Work to complete:
A. In the article about the new Myanmar newspaper, who runs the ministry of information?
B. Write the next part of the article about the new Myanmar newspaper, picking up after its last sentence.

Text passage Start Marker

Read This, You Dinosaurs!
A new journal that will rattle the hardliners
By ROGER MITTON Yangon
FEBRUARY 18, 2000 VOL. 26 NO. 6

When is a newspaper not a newspaper? When it is published in Yangon without government approval but with military permission. Huh? Bear with us and we'll try to explain. Anyone wishing to publish a newspaper in Myanmar must get a license from the ministry of information, run by Maj.-Gen. Kyi Aung, who thinks draconian restrictions and one-sided news presentation is just fine, thanks. But over at the information division of the elite Office of Strategic Studies, they see things rather differently. Run by the articulate and outward-looking Col. Thein Swe and Lt.-Col. Hla Min, the division, like the rest of the OSS, reports to the regime's strategist, Lt.-Gen. Khin Nyunt.

Thein Swe and Hla Min have been quietly fuming over the way the nation's flagship paper, the stalinist New Light of Myanmar, undermines their efforts to win greater international acceptance for Yangon's point of view. So they authorized the launch of a new paper, The Myanmar Times & Business Weekly, part of a radical attempt to revamp the regime's image. The move represents a daring and risky internal powerplay by that consummate survivor Khin Nyunt. Launching The Myanmar Times, as it is known, is flagrantly against the wishes of the hardliners and could come back to scorch him.

Text passage End Marker
Given data Start Marker

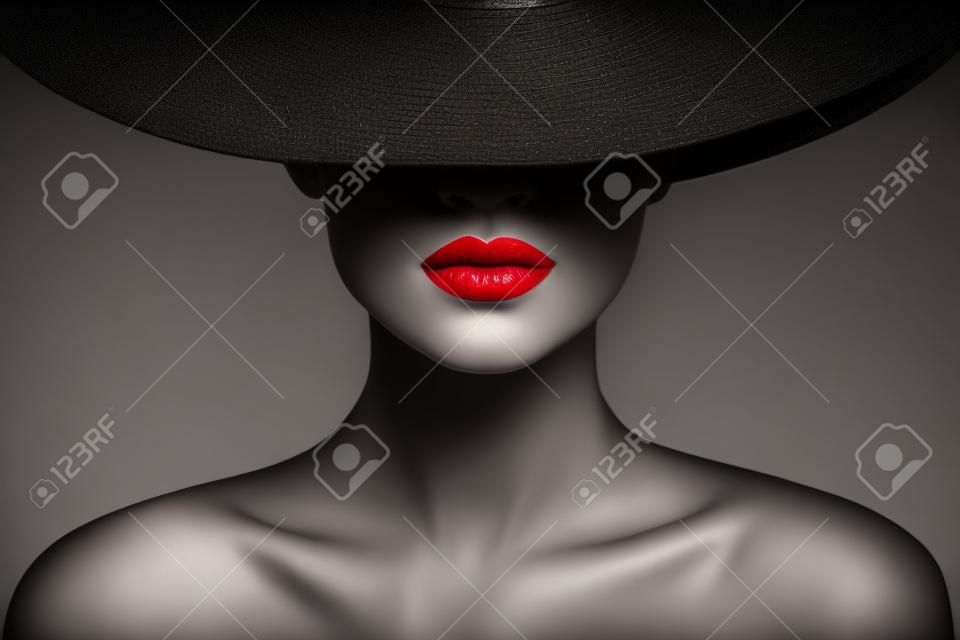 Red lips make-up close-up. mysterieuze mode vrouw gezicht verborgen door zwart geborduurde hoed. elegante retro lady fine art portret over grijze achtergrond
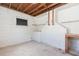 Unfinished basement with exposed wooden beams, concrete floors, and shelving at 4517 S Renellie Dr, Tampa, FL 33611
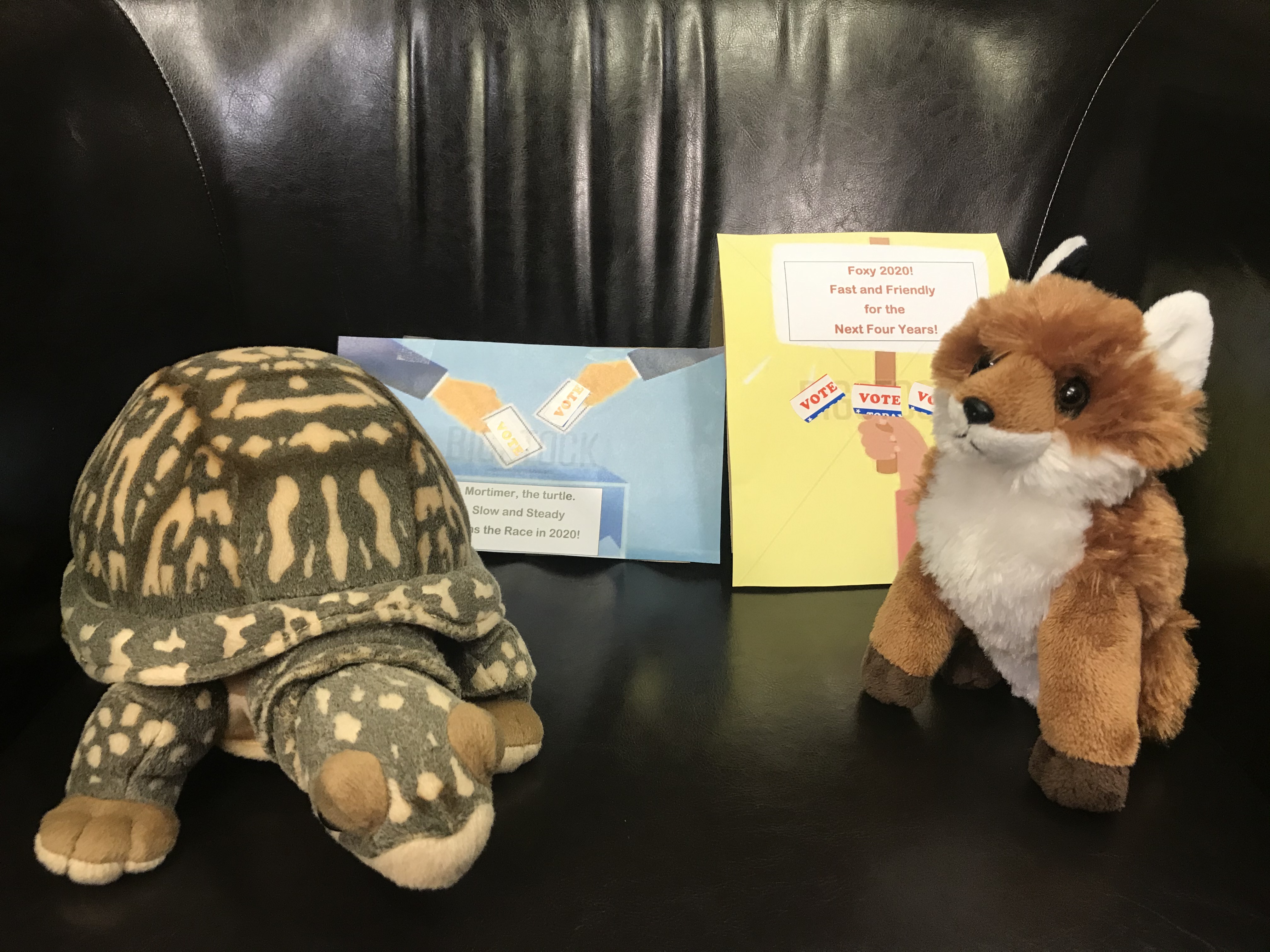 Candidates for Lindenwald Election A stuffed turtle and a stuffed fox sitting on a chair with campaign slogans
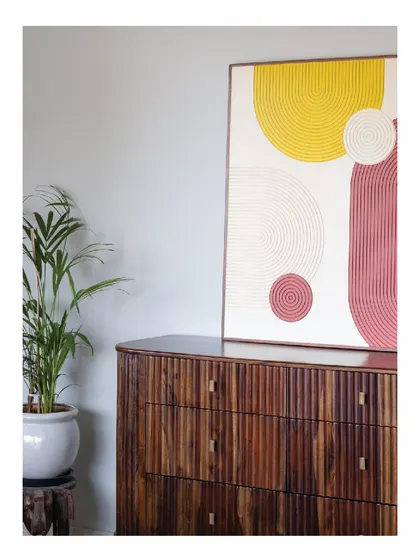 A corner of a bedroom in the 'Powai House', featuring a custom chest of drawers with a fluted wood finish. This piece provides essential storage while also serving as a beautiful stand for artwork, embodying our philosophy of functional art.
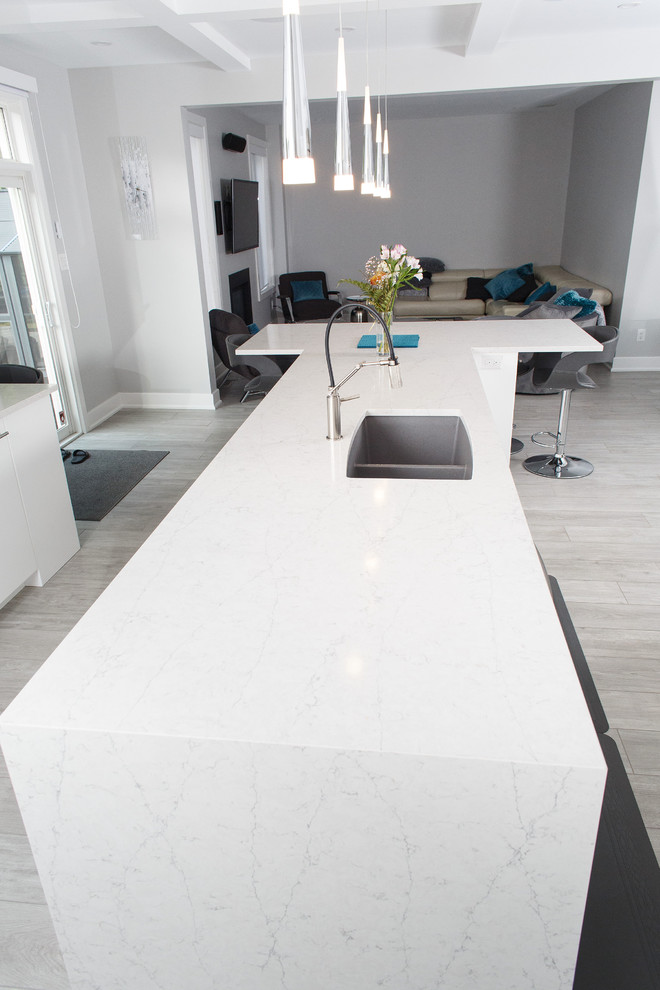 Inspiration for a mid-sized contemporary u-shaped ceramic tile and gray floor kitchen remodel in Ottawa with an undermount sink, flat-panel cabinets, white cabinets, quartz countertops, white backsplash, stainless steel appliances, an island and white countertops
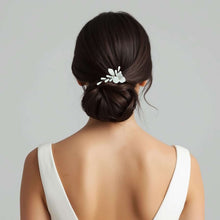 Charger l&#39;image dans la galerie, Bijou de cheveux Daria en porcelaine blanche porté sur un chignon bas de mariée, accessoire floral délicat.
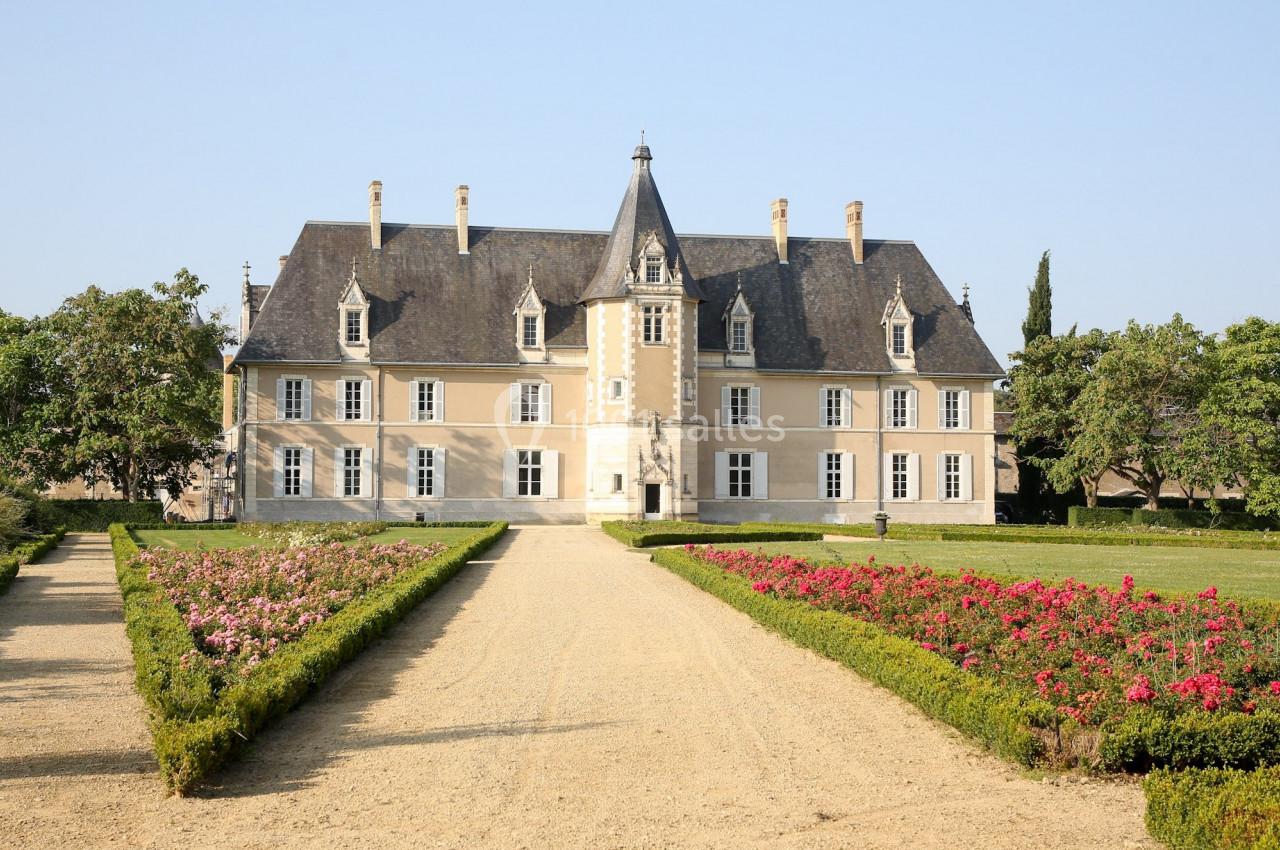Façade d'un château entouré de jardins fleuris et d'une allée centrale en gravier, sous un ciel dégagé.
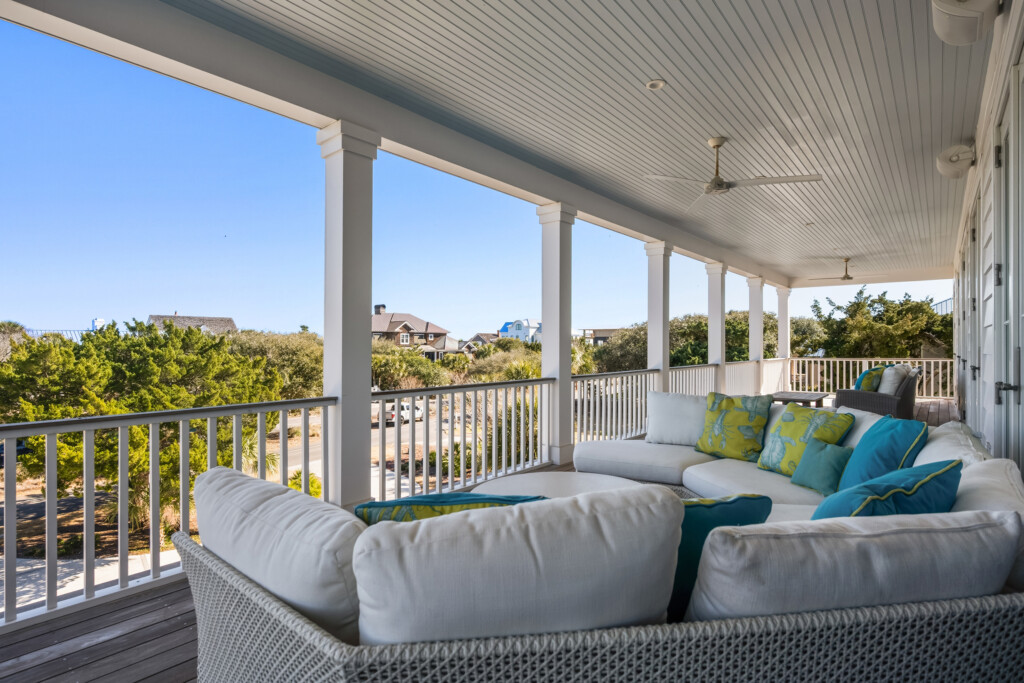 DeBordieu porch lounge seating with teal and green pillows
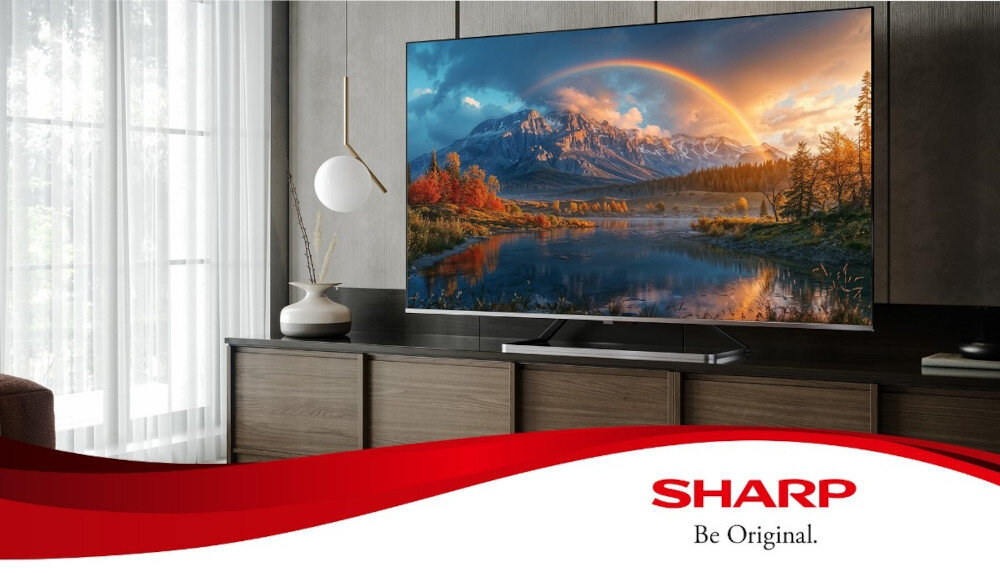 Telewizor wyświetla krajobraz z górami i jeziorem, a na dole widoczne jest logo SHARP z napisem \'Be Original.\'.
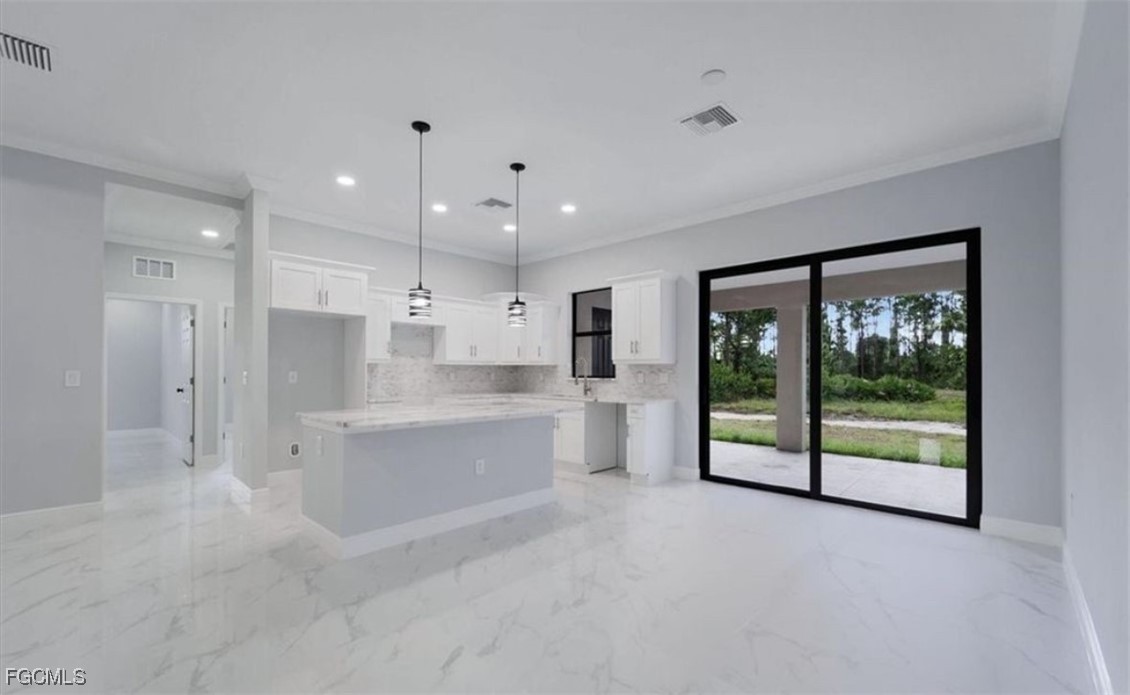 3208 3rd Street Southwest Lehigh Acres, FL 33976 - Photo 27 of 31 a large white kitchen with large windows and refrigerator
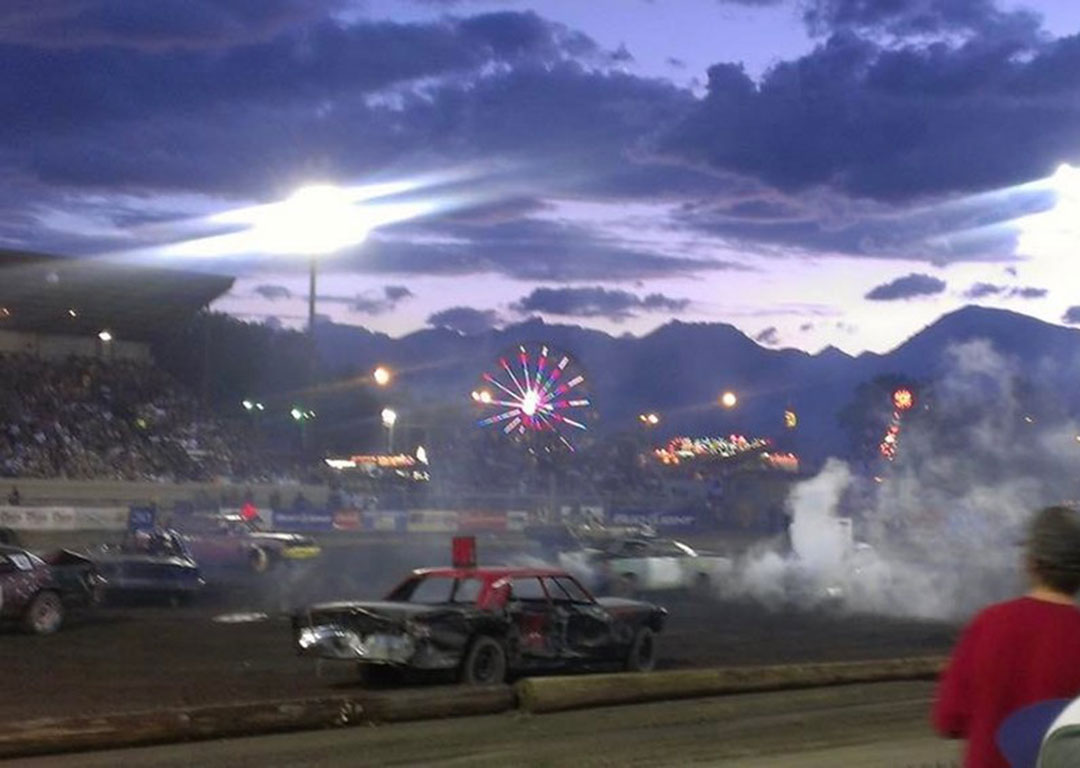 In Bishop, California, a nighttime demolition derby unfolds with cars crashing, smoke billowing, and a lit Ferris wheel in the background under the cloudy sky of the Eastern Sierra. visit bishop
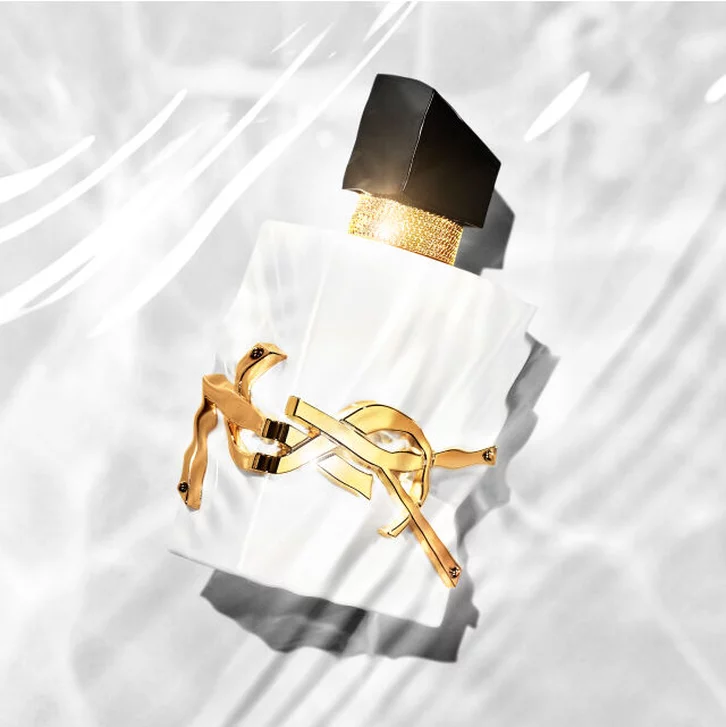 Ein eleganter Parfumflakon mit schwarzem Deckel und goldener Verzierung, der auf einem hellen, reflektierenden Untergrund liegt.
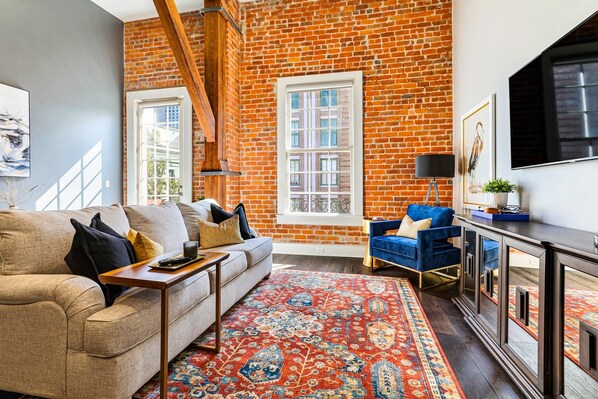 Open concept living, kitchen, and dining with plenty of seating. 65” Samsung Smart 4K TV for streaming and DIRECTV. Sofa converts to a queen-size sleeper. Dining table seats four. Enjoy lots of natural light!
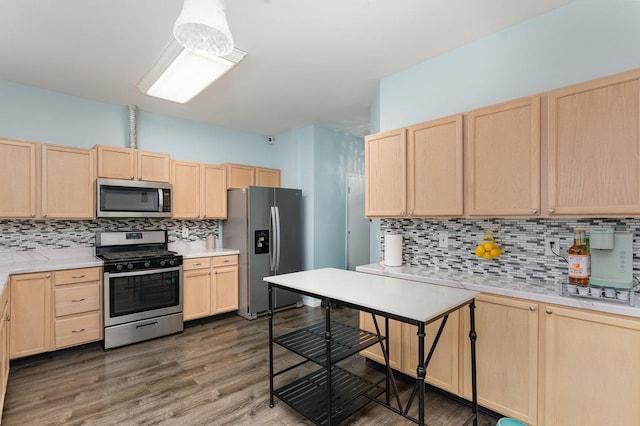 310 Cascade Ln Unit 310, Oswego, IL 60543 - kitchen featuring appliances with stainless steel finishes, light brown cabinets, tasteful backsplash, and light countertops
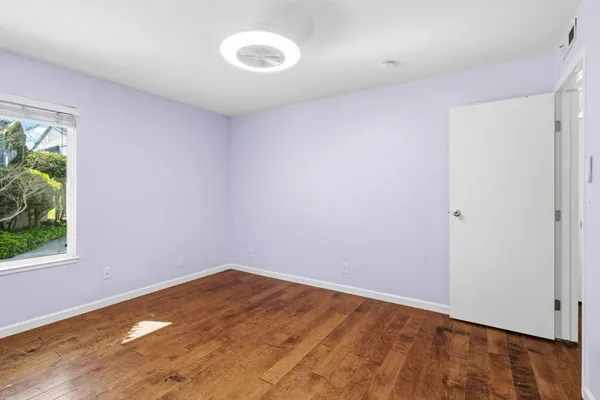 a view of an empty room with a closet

Given data End Marker

Replies:
A. Maj.-Gen. Kyi Aung.

B.
Khin Nyunt's boys have not even bothered to apply to the ministry of information for a license. How are they getting away with that? By playing the old game of semantics. Thein Swe explains: "Only the ministry can approve a newspaper. So it will be a journal, not a paper." Yes, but it will look and feel like an upmarket tabloid. It will carry local and foreign news about politics, business, social affairs and sports.

Scheduled for a soft launch Feb. 12, the new paper - oops, journal - is bankrolled by local entrepreneur Pyone Maung Maung, who is close to Khin Nyunt and whose business already includes the distribution of foreign publications.

The Myanmar Times will be managed and edited by expatriate professionals headed by Australian Ross Dunkley, 42, and will be published by Yangon's Ava Printing House. Dunkley has a successful track record in this sort of venture. In 1991 he helped set up and run the Vietnam Investment Review in Ho Chi Minh City. Vietnam is as mediaphobic as Myanmar. So since the forthright Dunkley succeeded there, perhaps he can in Yangon.

But it will be tough, especially when reporting domestic issues. "Naturally in the beginning we have to be very careful," says Thein Swe. "But The Myanmar Times will be different, more flexible." Isn't there a risk that Dunkley will carry anti-regime stories? "The government need not fear us," replies the editor. "We are not here to create political problems. I want professional objective reporters. I'm not looking for people who want to push a political wheelbarrow." While the new journal (circulation: 30,000) will sell mostly in Yangon, Dunkley also aims to circulate in other urban centers like Mandalay, as well as to countries like Thailand, Malaysia and Singapore. "Up to now," he says, "most of the reportage on Myanmar has been biased, totally lacking in balance and often filled with misinformation."

He aims to put that right and he is confident most people, especially in the business community, will support him. "This is an information-starved society so it should succeed," says a diplomat in Yangon. "But it will be a long way from independent." Dunkley experienced heavy censorship at the start in Vietnam but says over the years authorities became more lenient. He hopes the same will happen in Myanmar. "Allowing this journal to start up is a very good step forward," says Dunkley.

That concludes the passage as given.